I would be interested to see what kind of performance an entire OS compiled with this thing would get.
Then again, I use athlons, so this compiler probably wouldn’t help me too much.
Derek
what about them?
that the GCC compiler team had the money to hire all those nifty intel engineers so we could have a faster, more stable open source compiler.
The GCC team are doing a great job, but they are not moving as fast as the ICC team for obious reasons (money yet again).
It’s not so much the money but the patents. A lot of the nifty stuff with respect to optimization is patented. Besides, GCC isn’t that far back. According to most benchmarks, 30% better than GCC is rather optimistic for integer code. Unless you’re doing lots of calculations, the differential will be less than that. The main advantages of Intel C++ is that it handles heavy duty floating point code very well, and it is _slightly_ better at reducing the cost of C++ abstraction (thanks to high-level optimizations).
“the compiler to purchase. Also, is it alright to have on your system appilcations compiled in multiple compilers (e.g GCC 2.x, GCC 3.1, Intel’s compiler). The reason why I ask is because it seams that distro don’t like it when you have multiple compilation around”
it is my understanding that it is fine but yes apps have a knack to complain when they rely on another app that was compiled with a different compiler.
Like what? The only really “nifty” compiler stuff I know of thats patented are graph coloring algorithms, which GCC can now use. What else is there?
Does this mean that gentoo could use it since the user is ‘personally’ using it to compile the entire OS.
Just want to notice people that gcc also have profile guided optimizations. Play around with the -fprofile-arcs and -fbranch-probabilities switches, and compile your program with it.
When you then run the program it will produce a file which gcc uses when you recompile it, so it can optimize more when it comes to branch predicting, cache hits and similar.
And as always, when after performance. use -march=<yourarch> and defintly -fomit-frame-pointer(makes debugging impossible on atleast x86)
>Does this mean that gentoo could use it since the user is ‘personally’ using it to compile the entire OS.
Only in theory. There are tons of stuff that icc can’t compile, much thanks to autoconf/make, icc is not “command line compatible” with gcc, but also many uses some extensions of gcc or wrote bad C++ code (which gcc 2.9x happens to accept)

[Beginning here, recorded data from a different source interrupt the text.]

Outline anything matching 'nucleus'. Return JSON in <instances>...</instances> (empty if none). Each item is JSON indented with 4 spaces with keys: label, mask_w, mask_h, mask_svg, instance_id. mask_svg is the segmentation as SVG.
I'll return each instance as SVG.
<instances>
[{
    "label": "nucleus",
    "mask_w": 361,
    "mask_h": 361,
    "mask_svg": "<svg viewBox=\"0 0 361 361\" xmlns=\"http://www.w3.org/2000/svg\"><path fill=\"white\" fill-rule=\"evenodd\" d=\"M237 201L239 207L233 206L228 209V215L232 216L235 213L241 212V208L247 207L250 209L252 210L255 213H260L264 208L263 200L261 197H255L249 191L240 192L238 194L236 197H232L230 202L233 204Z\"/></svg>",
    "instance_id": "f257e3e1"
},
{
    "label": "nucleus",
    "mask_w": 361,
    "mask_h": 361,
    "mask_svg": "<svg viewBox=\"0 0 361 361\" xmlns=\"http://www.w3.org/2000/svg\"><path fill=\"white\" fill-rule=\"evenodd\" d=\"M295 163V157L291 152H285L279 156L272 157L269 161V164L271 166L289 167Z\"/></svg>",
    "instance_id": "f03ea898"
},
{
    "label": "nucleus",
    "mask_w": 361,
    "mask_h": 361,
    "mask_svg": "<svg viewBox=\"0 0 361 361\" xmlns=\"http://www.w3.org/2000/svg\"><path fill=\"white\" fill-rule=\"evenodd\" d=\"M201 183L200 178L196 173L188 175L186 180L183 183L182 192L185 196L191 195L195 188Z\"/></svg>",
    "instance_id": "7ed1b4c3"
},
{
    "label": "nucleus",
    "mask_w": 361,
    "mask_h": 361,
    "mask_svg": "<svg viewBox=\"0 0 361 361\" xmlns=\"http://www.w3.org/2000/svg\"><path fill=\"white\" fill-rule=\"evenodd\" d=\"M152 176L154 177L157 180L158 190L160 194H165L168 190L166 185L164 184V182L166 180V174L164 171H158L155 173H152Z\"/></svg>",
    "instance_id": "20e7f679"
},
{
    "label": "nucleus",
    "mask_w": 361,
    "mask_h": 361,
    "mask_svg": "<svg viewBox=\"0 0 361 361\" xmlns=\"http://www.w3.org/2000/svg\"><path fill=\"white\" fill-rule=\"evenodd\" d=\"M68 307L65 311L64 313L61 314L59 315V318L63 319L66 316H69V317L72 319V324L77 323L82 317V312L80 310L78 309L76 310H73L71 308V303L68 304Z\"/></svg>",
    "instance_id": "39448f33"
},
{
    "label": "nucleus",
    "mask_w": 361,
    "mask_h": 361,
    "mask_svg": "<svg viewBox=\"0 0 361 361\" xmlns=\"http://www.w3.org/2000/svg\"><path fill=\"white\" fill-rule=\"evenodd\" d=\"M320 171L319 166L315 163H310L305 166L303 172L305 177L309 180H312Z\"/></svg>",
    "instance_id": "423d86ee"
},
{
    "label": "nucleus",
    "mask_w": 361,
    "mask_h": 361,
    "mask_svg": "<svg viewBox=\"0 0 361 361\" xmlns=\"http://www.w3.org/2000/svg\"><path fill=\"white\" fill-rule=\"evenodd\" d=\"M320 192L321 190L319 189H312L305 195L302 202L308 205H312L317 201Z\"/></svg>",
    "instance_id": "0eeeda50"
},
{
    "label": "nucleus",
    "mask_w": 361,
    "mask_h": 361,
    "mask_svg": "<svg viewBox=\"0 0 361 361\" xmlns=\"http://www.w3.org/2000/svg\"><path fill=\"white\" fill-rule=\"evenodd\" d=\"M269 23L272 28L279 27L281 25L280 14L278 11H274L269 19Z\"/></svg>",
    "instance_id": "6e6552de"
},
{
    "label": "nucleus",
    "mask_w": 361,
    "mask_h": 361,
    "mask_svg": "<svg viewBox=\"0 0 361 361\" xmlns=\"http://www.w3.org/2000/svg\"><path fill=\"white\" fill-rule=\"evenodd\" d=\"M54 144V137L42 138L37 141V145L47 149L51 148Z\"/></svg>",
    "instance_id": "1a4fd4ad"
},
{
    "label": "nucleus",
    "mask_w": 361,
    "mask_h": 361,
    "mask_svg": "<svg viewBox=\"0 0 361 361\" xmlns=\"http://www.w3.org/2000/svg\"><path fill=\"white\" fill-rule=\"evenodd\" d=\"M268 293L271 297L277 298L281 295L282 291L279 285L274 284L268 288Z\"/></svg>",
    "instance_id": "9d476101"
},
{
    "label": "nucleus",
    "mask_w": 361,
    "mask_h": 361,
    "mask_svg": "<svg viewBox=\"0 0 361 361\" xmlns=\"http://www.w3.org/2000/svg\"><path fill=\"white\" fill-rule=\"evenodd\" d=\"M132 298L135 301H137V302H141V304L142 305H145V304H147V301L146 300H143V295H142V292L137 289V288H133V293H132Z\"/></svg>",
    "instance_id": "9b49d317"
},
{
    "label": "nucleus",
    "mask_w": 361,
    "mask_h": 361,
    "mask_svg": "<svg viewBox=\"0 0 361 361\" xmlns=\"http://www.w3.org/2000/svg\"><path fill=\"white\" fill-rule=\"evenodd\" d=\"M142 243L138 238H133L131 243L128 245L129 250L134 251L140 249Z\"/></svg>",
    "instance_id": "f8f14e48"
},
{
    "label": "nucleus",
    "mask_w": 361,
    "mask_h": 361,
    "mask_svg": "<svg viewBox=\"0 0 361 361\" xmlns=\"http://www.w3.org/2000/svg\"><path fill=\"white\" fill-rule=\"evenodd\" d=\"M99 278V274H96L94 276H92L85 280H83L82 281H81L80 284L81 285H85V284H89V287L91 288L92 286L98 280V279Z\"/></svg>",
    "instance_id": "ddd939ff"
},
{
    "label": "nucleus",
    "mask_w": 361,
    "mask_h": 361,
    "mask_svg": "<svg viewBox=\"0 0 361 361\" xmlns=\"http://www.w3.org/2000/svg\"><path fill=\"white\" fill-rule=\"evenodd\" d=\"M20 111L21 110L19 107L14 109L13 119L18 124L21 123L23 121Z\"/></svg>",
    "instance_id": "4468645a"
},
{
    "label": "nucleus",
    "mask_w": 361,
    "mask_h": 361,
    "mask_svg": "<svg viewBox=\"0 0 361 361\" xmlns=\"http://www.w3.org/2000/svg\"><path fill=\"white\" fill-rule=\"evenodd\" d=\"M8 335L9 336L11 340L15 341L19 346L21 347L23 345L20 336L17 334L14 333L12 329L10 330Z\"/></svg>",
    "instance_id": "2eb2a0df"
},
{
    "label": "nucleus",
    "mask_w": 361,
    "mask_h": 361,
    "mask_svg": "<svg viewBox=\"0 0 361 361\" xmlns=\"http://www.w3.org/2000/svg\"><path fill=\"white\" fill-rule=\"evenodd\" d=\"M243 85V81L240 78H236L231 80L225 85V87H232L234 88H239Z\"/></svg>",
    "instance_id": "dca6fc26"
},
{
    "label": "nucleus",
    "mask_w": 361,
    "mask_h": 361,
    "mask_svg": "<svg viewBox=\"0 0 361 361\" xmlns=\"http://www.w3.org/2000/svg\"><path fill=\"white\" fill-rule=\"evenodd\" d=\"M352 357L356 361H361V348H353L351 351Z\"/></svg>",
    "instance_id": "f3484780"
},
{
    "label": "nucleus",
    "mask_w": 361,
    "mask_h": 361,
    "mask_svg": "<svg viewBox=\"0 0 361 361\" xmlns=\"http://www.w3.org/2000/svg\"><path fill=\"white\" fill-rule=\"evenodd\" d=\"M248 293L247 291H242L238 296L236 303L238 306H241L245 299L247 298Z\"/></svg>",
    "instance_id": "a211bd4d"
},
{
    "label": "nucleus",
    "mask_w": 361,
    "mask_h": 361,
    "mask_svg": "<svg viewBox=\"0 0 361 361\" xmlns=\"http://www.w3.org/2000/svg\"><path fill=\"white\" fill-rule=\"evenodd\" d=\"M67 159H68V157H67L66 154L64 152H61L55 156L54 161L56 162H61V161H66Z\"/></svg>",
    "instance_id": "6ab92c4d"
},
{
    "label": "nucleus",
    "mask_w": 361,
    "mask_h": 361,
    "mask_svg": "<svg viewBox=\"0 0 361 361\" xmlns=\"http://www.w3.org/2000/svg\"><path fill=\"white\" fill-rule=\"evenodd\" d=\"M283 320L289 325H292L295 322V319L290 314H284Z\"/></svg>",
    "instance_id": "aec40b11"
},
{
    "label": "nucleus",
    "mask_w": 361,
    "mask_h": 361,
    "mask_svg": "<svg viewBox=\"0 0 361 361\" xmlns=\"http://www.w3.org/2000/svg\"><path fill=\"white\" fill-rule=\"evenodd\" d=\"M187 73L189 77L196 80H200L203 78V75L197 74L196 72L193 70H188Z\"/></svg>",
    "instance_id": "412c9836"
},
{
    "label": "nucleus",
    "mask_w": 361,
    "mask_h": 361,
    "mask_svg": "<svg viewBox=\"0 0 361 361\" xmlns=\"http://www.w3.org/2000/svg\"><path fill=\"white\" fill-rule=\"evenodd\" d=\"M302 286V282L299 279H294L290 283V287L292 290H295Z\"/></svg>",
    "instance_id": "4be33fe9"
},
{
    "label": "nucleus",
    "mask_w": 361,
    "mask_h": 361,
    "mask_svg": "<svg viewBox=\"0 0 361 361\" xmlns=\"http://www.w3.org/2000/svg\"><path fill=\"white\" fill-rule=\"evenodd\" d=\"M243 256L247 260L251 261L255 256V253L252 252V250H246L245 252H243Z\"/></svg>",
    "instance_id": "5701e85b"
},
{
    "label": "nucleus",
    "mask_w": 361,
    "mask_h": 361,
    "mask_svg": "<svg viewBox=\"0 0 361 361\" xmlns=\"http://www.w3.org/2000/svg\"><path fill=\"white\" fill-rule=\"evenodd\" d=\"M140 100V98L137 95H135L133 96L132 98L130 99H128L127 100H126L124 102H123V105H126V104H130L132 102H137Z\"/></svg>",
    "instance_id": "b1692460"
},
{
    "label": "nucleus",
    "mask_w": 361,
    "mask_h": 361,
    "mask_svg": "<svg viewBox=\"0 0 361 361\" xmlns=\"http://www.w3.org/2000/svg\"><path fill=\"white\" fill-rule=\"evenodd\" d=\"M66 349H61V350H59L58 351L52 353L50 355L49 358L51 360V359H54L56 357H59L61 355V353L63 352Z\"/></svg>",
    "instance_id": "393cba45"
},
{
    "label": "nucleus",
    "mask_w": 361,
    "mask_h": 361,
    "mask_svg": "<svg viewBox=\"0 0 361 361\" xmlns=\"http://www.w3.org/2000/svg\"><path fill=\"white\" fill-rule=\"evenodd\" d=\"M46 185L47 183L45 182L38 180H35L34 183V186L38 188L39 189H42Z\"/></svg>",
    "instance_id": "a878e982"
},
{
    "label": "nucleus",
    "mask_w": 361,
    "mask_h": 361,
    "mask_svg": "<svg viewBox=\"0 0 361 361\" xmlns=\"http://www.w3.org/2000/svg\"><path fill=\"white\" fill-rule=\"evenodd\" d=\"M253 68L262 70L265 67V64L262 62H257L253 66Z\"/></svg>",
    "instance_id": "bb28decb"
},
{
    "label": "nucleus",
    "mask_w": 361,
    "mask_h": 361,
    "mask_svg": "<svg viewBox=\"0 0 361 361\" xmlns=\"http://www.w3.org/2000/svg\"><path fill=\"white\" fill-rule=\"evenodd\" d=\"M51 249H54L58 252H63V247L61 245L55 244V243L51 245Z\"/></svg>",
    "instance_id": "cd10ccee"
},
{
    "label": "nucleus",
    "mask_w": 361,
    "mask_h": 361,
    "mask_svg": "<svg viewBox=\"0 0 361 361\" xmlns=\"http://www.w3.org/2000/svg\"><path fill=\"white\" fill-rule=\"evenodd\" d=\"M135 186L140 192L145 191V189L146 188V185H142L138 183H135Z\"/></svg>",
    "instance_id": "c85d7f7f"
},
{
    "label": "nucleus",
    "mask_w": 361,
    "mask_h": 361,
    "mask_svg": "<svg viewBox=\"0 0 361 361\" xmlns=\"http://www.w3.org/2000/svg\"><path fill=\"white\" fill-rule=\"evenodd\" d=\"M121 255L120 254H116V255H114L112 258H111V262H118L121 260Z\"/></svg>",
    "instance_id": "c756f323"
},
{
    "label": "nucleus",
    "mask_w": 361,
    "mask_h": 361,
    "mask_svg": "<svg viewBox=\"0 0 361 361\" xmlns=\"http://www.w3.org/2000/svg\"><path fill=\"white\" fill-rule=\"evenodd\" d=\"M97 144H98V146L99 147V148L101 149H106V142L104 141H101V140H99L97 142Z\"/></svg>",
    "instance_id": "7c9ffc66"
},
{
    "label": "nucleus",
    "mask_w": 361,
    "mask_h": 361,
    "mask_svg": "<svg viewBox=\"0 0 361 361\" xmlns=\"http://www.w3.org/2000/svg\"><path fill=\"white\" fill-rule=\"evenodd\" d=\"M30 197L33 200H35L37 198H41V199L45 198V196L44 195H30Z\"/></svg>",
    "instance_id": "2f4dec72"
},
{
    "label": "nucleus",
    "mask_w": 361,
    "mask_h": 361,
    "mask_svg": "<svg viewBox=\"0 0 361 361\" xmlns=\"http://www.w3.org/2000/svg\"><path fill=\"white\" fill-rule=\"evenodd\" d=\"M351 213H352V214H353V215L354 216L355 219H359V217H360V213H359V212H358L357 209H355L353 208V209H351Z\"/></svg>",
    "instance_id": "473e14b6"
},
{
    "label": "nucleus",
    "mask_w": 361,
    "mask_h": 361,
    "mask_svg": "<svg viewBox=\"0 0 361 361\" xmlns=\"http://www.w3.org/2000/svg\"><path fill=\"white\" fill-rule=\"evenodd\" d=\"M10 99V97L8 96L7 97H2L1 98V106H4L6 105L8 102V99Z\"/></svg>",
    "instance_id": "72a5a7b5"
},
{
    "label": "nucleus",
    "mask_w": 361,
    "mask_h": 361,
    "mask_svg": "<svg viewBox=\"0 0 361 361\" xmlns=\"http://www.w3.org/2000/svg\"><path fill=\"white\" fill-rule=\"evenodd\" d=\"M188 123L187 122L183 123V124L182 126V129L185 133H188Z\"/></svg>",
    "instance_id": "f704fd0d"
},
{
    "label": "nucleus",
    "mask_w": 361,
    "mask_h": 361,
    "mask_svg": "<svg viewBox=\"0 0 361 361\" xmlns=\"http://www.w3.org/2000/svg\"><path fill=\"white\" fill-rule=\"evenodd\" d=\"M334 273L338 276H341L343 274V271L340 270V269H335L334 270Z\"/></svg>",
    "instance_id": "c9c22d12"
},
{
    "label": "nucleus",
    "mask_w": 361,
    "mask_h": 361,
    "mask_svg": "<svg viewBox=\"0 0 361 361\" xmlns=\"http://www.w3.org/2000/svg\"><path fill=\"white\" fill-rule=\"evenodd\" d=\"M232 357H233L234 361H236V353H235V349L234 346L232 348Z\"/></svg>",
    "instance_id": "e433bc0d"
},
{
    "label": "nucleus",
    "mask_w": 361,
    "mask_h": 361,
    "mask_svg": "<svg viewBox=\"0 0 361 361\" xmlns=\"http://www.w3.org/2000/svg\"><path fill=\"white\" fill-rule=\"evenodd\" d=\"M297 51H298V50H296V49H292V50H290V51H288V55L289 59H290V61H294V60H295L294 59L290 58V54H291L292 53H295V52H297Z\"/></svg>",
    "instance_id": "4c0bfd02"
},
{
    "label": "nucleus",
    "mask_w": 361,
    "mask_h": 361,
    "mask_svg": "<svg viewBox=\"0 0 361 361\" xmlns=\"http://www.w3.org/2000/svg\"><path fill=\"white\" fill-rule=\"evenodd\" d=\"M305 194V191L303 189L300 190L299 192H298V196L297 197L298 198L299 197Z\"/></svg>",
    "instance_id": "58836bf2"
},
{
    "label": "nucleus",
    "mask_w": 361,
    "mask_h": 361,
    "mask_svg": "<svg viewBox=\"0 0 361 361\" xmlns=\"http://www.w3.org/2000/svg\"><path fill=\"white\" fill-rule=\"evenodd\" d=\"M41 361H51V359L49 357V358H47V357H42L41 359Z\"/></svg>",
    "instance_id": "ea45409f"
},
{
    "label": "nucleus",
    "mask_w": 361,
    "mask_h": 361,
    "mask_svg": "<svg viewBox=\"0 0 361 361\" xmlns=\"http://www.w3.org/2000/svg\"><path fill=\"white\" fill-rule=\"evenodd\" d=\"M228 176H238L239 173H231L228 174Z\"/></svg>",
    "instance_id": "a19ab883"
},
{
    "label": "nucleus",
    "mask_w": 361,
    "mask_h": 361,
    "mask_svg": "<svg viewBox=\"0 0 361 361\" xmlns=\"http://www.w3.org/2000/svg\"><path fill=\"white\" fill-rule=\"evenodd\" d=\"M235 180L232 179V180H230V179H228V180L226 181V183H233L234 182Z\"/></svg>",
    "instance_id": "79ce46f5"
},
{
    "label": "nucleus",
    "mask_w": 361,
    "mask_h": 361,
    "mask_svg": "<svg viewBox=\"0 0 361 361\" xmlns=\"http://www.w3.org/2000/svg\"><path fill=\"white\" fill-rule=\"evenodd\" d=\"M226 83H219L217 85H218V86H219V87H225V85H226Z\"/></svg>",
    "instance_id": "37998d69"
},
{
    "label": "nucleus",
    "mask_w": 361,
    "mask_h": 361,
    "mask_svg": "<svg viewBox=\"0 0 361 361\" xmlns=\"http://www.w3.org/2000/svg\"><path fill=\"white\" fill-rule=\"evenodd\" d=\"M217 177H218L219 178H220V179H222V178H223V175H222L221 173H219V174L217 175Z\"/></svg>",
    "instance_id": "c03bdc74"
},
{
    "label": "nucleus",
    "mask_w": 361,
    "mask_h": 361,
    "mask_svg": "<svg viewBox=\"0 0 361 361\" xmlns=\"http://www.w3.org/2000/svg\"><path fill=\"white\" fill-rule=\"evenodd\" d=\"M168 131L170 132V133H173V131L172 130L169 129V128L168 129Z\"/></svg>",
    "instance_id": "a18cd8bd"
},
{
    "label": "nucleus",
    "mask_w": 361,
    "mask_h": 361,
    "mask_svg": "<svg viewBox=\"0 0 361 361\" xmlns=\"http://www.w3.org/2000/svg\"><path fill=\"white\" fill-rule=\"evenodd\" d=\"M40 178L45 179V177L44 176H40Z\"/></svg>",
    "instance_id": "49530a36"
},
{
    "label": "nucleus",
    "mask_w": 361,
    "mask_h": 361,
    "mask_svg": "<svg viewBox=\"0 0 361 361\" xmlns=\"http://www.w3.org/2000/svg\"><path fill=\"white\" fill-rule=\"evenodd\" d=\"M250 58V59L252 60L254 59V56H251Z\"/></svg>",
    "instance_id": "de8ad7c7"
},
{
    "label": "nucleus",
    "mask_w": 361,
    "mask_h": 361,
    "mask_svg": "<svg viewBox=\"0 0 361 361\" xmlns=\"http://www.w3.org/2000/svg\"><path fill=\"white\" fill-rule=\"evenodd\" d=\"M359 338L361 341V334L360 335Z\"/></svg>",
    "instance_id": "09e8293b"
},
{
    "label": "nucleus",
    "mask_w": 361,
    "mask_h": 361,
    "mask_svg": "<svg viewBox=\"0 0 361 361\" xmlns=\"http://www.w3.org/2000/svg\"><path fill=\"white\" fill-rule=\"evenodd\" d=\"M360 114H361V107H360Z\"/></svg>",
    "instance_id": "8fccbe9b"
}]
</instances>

phoenix root # emerge -s icc
Searching…
[ Results for search key : icc ]
[ Applications found : 3 ]
*snip snip*
* dev-lang/icc
Latest version available: 6.0-r1
Latest version installed: [ Not Installed ]
Size of downloaded files: 39,820 kB
Homepage: http://www.intel.com/software/products/compilers/c60l/
Description: Intel C++ Compiler – The Pentium optimized compiler for Linux
*snip snip*
there is also an icc USE flag, used by ebuilds like pov-ray which has shown very significant speed increase with icc.

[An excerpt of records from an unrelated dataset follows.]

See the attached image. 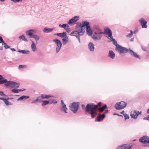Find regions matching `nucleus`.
<instances>
[{
  "label": "nucleus",
  "mask_w": 149,
  "mask_h": 149,
  "mask_svg": "<svg viewBox=\"0 0 149 149\" xmlns=\"http://www.w3.org/2000/svg\"><path fill=\"white\" fill-rule=\"evenodd\" d=\"M101 104V102H99L97 105L93 104H88L86 107L85 111L91 114V117L94 118L97 114L96 109L98 107H100Z\"/></svg>",
  "instance_id": "nucleus-1"
},
{
  "label": "nucleus",
  "mask_w": 149,
  "mask_h": 149,
  "mask_svg": "<svg viewBox=\"0 0 149 149\" xmlns=\"http://www.w3.org/2000/svg\"><path fill=\"white\" fill-rule=\"evenodd\" d=\"M77 30L74 32L71 33L70 35L72 36H75L80 41V36H83L84 35V28L83 27H81V25L77 26Z\"/></svg>",
  "instance_id": "nucleus-2"
},
{
  "label": "nucleus",
  "mask_w": 149,
  "mask_h": 149,
  "mask_svg": "<svg viewBox=\"0 0 149 149\" xmlns=\"http://www.w3.org/2000/svg\"><path fill=\"white\" fill-rule=\"evenodd\" d=\"M83 24L81 25V27H83L84 28V34L85 32V26H86V31L87 34L89 36H91L92 34V32L89 25V23L87 21H85L83 22Z\"/></svg>",
  "instance_id": "nucleus-3"
},
{
  "label": "nucleus",
  "mask_w": 149,
  "mask_h": 149,
  "mask_svg": "<svg viewBox=\"0 0 149 149\" xmlns=\"http://www.w3.org/2000/svg\"><path fill=\"white\" fill-rule=\"evenodd\" d=\"M104 31L105 33L106 34L108 35V36L110 37L114 44L116 46V47H117L118 45L117 44V41L115 39L113 38L112 36V32L111 30L108 28H106L105 29Z\"/></svg>",
  "instance_id": "nucleus-4"
},
{
  "label": "nucleus",
  "mask_w": 149,
  "mask_h": 149,
  "mask_svg": "<svg viewBox=\"0 0 149 149\" xmlns=\"http://www.w3.org/2000/svg\"><path fill=\"white\" fill-rule=\"evenodd\" d=\"M126 103L122 101L116 103L115 105V107L116 109L120 110L123 109L126 106Z\"/></svg>",
  "instance_id": "nucleus-5"
},
{
  "label": "nucleus",
  "mask_w": 149,
  "mask_h": 149,
  "mask_svg": "<svg viewBox=\"0 0 149 149\" xmlns=\"http://www.w3.org/2000/svg\"><path fill=\"white\" fill-rule=\"evenodd\" d=\"M70 110L75 113L78 109L79 104L78 103L73 102L70 106Z\"/></svg>",
  "instance_id": "nucleus-6"
},
{
  "label": "nucleus",
  "mask_w": 149,
  "mask_h": 149,
  "mask_svg": "<svg viewBox=\"0 0 149 149\" xmlns=\"http://www.w3.org/2000/svg\"><path fill=\"white\" fill-rule=\"evenodd\" d=\"M54 41L55 42L57 45L56 52L58 53L59 51L62 46V43L58 39H54Z\"/></svg>",
  "instance_id": "nucleus-7"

you can emerge icc, but then you need to add the license file which is easily obtained from the intel website. many parts of gentoo wont compile using icc, but many do. icc6 wont, for example, compile a kernel. remember to edit your CFLAGS so that they dont confuse icc and such and CC to icc. you will still need gcc3.2, and it is my opinion that many things should still be compiled with gcc2.95.3 (gcc3 links everything it builds against itself which has introduced problems for me during upgrades/downgrades/errors/etc plus in some situations gcc2 is just less problematic for other reasons). icc is also a lot more strict about what code it will accept.
I’m fairly sure that an icc7 ebuild is on the way if there is still a free for non-commercial use license.